I'm very new to R community and could really use some help. I have this column contains unique values of:
corn
good corn
bad corn
corn fine
Now, I want to find out how many rows contain %corn% including the ones with space.
I tried many options but to no avail:
nrow(subset(df, col_name == '\\bcorn\\b'))
and
nrow(subset(subset(df, col_name == '\\<corn\\>'))
They all return zero.
This code right here return only 1; which is the first row
nrow((subset(subset(df, col_name == 'corn'))
How can I make it return the number of all that contains 'corn' including space? Please let me know if I can provide more information. Thanks
FJCC
June 9, 2022, 5:57pm
2
Here are two methods. One uses the grepl function from base R and the other uses a function from the stringr package.
DF <- data.frame(Things = c("corn", "barn", "good corn",
"yellow", "corn bad"))
DF
Things
1 corn
2 barn
3 good corn
4 yellow
5 corn bad
#method 1
sum(grepl("corn", DF$Things))
[1] 3
#method2
library(stringr)
sum(str_detect(DF$Things, "corn"))
[1] 3
Thank you so much. You're my life saver. I have been not able to sleep for 2 days.
Although, I would like to add that the second method doesn't work for me (I've installed and loaded stingr). Is there any limitation on how to use it?
And also, can we make a table for future use out of the output?
example:
sum(grepl("corn", DF$Things))
sum(grepl("barn",DF$Things
will return:
corn 3
barn 1
Thank you.
FJCC
June 9, 2022, 6:49pm
5
You can make a named vector of results like this.
Words <- c("corn", "barn")
Results <- sapply(Words, function(x) sum(grepl(x, DF$Things)))
Results
corn barn
3 1
I can't say why the stringr version of my code is not working for you. Can you make a small example of it not working, similar to what I put in my first post?

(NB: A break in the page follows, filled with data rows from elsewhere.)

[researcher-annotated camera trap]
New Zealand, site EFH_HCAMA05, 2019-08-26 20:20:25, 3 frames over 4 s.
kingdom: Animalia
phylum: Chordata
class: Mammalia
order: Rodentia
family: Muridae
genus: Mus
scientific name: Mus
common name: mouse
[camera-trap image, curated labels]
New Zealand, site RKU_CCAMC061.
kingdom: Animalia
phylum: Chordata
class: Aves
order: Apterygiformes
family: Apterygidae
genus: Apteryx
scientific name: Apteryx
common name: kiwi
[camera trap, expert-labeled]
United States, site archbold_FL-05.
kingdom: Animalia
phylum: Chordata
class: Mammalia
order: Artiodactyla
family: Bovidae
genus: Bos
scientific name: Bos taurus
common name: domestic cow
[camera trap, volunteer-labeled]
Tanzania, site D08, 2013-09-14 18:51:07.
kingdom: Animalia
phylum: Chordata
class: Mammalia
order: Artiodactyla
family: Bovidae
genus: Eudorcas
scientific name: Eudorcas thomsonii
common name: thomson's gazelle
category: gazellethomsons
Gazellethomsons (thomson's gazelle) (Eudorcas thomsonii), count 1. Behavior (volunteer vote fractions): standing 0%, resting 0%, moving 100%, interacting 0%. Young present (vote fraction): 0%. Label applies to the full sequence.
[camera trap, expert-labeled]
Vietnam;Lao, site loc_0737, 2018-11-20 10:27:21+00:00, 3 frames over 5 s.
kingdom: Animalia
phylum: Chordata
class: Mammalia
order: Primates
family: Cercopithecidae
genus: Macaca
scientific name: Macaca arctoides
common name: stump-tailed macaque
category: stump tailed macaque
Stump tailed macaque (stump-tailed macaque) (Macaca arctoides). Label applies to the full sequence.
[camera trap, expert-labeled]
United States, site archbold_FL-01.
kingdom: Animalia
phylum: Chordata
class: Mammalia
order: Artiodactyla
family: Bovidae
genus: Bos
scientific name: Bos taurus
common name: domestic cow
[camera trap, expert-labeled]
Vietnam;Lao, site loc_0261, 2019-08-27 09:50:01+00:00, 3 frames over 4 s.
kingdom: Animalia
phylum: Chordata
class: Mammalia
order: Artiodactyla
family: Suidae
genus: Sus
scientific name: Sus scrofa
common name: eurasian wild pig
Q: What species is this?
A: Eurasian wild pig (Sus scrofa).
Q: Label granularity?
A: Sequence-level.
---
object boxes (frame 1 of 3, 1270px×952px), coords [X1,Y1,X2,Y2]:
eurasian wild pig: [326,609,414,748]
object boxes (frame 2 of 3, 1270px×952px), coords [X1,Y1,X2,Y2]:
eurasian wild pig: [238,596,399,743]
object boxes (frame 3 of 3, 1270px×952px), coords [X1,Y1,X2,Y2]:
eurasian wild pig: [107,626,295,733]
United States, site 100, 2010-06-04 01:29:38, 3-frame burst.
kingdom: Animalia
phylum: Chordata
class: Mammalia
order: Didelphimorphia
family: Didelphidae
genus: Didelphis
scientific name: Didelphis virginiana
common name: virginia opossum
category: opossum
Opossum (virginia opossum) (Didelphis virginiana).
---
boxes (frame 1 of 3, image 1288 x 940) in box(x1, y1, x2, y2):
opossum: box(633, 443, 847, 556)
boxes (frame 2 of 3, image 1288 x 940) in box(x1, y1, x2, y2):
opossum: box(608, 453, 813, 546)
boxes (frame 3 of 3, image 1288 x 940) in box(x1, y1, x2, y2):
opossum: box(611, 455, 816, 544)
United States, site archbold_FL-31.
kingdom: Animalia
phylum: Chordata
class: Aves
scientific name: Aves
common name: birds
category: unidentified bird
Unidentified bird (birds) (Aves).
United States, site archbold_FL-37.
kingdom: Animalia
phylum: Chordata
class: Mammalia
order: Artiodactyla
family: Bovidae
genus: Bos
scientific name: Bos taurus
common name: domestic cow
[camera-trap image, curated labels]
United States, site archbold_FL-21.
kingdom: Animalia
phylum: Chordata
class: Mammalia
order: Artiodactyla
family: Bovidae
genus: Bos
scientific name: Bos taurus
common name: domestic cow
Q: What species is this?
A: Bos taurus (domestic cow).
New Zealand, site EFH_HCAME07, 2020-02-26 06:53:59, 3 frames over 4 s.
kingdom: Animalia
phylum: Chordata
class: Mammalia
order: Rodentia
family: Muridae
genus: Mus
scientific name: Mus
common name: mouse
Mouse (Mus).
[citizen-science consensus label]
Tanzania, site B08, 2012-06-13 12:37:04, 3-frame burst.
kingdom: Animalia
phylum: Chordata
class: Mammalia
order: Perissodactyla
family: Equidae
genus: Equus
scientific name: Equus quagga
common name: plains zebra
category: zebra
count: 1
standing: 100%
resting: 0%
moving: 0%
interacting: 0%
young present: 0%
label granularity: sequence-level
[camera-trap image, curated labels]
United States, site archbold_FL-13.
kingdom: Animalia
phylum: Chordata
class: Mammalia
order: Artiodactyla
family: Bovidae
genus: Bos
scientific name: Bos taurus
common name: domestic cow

Is there any way I can make it as a new table for future reference for plotting? I want to be able to define x and y axis from the table.
The second method only shows '' as a result. I did exactly like you wrote there
sum(str_detect(DF$Things, "corn"))
[1] <NA>
I honestly have no idea why
FJCC
June 10, 2022, 5:23am
7
The str_detect version is returning NA because one of the values in the Things column is NA. The grepl function seems to ignore NA values. If you set the na.rm argument of sum() to TRUE, you will get the desired result.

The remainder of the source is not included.